* _Tasks_
**A)** Write out the part of the passage on religion and secularism starting at "In todays interconnected" and ending at "so than ever.".
**B)** According to the passage on religion and secularism, on whose theories was the theory of modernisation based?
**C)** Proceed with the passage on religion and secularism, picking up right after its final sentence.

* _Supplied passage_
──────
In todays interconnected world, we are not only surrounded by Christian civilisation and culture but we breathe it in; it is part of us all Christian and non-Christian, religious and secular, young and old.
This, it seems to me, refutes the criticism, which dominated Western thinking only a couple of decades ago: religion was a fading entity and secularism would soon push it to the margins and eventually to extinction. This theory of modernisation, based on the theories of Marx, Durkheim and Weber, proposed that as societies modernise they irrevocably grow more secular. Recent history has shown otherwise. Religion is a major driving force in contemporary society and in the words of the American sociologist Peter Berger, the world is as furiously religious as it ever was, and in some places more so than ever.
──────
(Data records)
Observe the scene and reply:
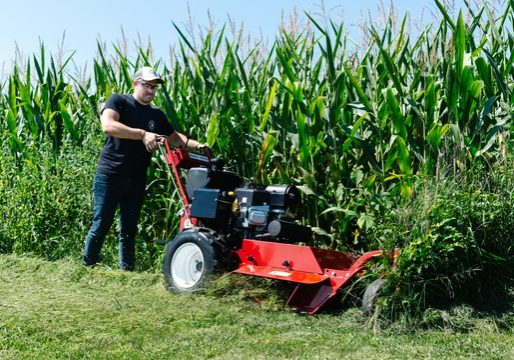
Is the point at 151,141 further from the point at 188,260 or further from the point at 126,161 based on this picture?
the point at 188,260

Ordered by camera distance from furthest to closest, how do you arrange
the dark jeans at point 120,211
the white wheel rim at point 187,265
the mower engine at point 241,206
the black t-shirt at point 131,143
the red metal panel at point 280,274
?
the dark jeans at point 120,211 → the black t-shirt at point 131,143 → the white wheel rim at point 187,265 → the mower engine at point 241,206 → the red metal panel at point 280,274

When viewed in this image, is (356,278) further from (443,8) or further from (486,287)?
(443,8)

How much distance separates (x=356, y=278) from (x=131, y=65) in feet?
13.3

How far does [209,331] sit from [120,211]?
2.75 m

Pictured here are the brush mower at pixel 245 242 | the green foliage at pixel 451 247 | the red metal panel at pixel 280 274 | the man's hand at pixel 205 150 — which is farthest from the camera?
the man's hand at pixel 205 150

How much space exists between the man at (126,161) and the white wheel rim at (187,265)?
3.20 ft

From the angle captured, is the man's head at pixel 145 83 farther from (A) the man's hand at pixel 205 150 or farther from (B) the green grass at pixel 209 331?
(B) the green grass at pixel 209 331

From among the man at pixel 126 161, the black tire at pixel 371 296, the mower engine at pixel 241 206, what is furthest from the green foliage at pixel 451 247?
the man at pixel 126 161

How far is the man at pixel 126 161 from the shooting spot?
6.64 metres

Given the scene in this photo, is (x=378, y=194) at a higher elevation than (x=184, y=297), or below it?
higher

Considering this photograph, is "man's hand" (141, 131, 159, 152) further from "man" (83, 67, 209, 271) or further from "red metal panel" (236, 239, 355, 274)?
"red metal panel" (236, 239, 355, 274)

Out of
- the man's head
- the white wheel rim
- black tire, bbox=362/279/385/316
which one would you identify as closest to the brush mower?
the white wheel rim

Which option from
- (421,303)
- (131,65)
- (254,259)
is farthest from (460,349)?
(131,65)

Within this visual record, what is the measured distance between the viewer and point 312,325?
15.7 ft
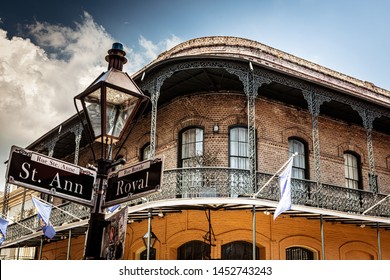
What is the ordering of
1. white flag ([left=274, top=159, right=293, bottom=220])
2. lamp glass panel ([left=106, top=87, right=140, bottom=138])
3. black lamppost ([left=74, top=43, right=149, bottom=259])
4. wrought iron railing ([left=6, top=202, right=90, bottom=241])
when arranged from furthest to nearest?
wrought iron railing ([left=6, top=202, right=90, bottom=241]) → white flag ([left=274, top=159, right=293, bottom=220]) → lamp glass panel ([left=106, top=87, right=140, bottom=138]) → black lamppost ([left=74, top=43, right=149, bottom=259])

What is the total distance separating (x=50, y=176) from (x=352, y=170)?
14624mm

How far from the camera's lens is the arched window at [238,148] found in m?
──────
* _Answers to the exercise_
**A)**
In todays interconnected world, we are not only surrounded by Christian civilisation and culture but we breathe it in; it is part of us all Christian and non-Christian, religious and secular, young and old.
This, it seems to me, refutes the criticism, which dominated Western thinking only a couple of decades ago: religion was a fading entity and secularism would soon push it to the margins and eventually to extinction. This theory of modernisation, based on the theories of Marx, Durkheim and Weber, proposed that as societies modernise they irrevocably grow more secular. Recent history has shown otherwise. Religion is a major driving force in contemporary society and in the words of the American sociologist Peter Berger, the world is as furiously religious as it ever was, and in some places more so than ever.

**B)** Marx, Durkheim and Weber.

**C)**
According to the 2013 Pew Survey, 85 per cent of the global population belong to a specific religion, the largest of which is Christianity (2.2 billion). Although in some countries such as the UK, an increasing proportion do not identify themselves as religious (25 per cent according to the 2011 census) the world as a whole is witnessing a notable resurgence of religions influence including a dramatic expansion of Christianity in China (even though it is officially an atheist state) and new forms of Christianity, such as Pentecostal and Evangelical Christianity which is now the second largest Christian denomination, (estimated at 500 million), after Roman Catholics at 1.2 billion.
Before we begin this exploration of Jesus and explain how he changed the world, I would like to make a confession. Even though there are many scholars who have devoted their life to the study of Jesus and the New Testament, I am not one; nor am I a Christian.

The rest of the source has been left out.